Text segment:

►

5.1. LICENSE FEES. In consideration of the license granted under this
Agreement, Licensee shall pay a License Fee as described on Exhibit A.
Unless otherwise provided in Exhibit A. License Fees charged hereunder
shall be due and payable in advance of shipment of the Licensed Materials
to Licensee. Amounts unpaid when due shall be subject to a late charge of
one and one half percent (1.5%) per month or the maximum rate allowed by
law, whichever is less.
5.2. TAXES. Licensee agrees to pay all present or future sales, excise,
import, use, value-added or other similar taxes or duties (not including
taxes or duties on the income of Licensor) levied or based on payments
made pursuant to this Agreement.
6. TERMINATION.
6.1. TERMINATION FOR DEFAULT. By giving written notice, either party may
terminate this Agreement upon the occurrence of one or more of the
following events, which shall constitute a non-exclusive Event of Default
under this Agreement:
6.1.1. Either party fails to perform any material covenant,
agreement, obligation, term or condition contained herein;
6.1.2. Either party fails to comply with the provisions of the
confidentiality agreement executed by and between the parties
hereto;
6.1.3. Either party attempts to assign, terminate or cancel this
Agreement contrary to the terms thereof;
6.1.4. Licensee fails to make payment as provided herein;
6.1.5. Either party ceases to do business as a going concern, makes
an assignment for the benefit of creditors, admits in writing its
inability to pay debts as they become due, files a petition in
bankruptcy (except in connection with a reorganization under which
the business of such party is continued and performance of all its
obligations under this Agreement shall continue) or appoints a
receiver, acquiesces in the appointment of a receiver or trustee, or
liquidator for it or any substantial party of its assets or
properties.

◄

Task requirements:
[1] Rewrite the paragraph of the license agreement that begins "5.2. TAXES" more briefly, keeping its main facts.
[2] Continue the license agreement from the end of clause 6.1.5.

Supplied information:

►

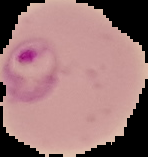

{
  "image_size": "148×157 pixels",
  "image_type": "cell region segmented out of the field of view; surrounding area masked to black",
  "preparation": "thin blood film",
  "malaria_status": "parasitized"
}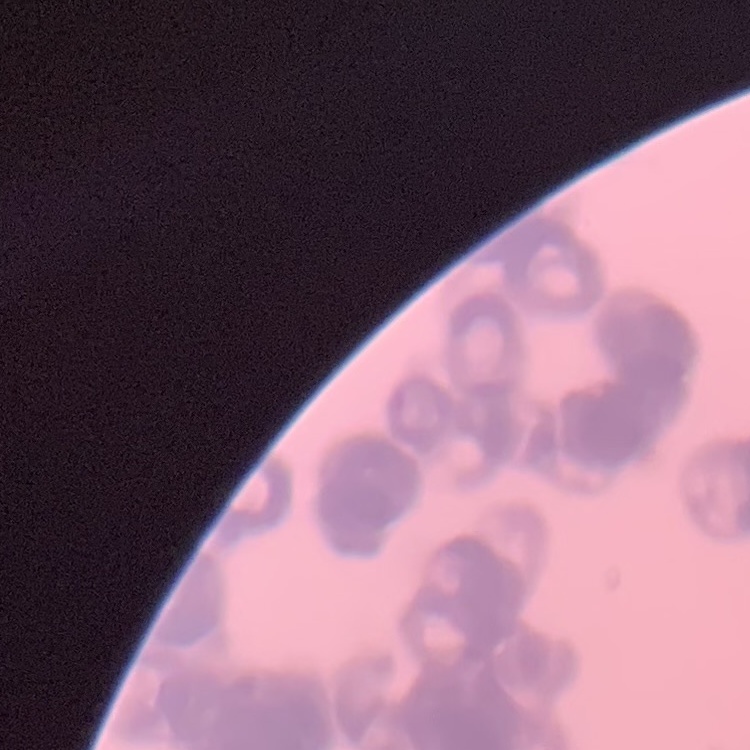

◄

Exercise responses:
[1] 5.2. TAXES. Licensee will pay all current and future sales, excise, import, use, value-added, and similar taxes or duties levied on or based on payments under this Agreement, except taxes or duties on Licensor's income.

[2]
6.2. EVENTS OF DEFAULT by either party shall not be cause for termination
if the defaulting party cures such default (if the default is susceptible
to cure) within thirty (30) days of receipt of written notice of default
from the other party.
6.3. RIGHTS UPON TERMINATION. Upon an uncured Event of Default, the
non-breaching party may, except as limited by this Agreement, seek all
legal and equitable remedies to which it is entitled. The remedies set
forth herein shall be deemed cumulative and not exclusive and may be
exercised by the non-breaching party, successively or concurrently, in
addition to any other remedies available to it. Upon termination by
Licensor for Licensee's default, all amounts under this Agreement shall
become immediately due and payable.
6.4. DUTIES UPON TERMINATION. Upon termination of this Agreement, each
party shall return to the other any confidential information in its
possession belonging to such other party.
7.RELATIONSHIP OF THE PARTIES. The relationship of the parties established by
this Agreement is solely that of independent contractors, and nothing contained
in this Agreement shall be construed to (a) give any party the power to direct
and control the day-to-day activities of the other; or (b) constitute such
parties as partners, joint ventures, co-owners or otherwise as participants in a
joint or common undertaking; or (c) make either party an agent of the other for
any purpose whatsoever. Neither party nor its agents or employees is the
representative of the other for any purpose, and neither has power or authority
to act as agent, employee to represent, to act for, bind, or otherwise create or
assume any obligation on behalf of the other.
8. WARRANTY.
8.1. LIMITED WARRANTY. Licensor warrants that for a period of three (3)
months from delivery the Software shall operate without Defects. THIS
LIMITED EXPRESS WARRANTY SPECIFIED ABOVE IS THE ONLY WARRANTY MADE BY
LICENSOR AND THERE ARE NO OTHER WARRANTIES, EXPRESS OR IMPLIED, BY
OPERATION OF LAW OR OTHERWISE, INCLUDING WARRANTIES OR MERCHANTABILITY OR
FITNESS FOR A PARTICULAR PURPOSE.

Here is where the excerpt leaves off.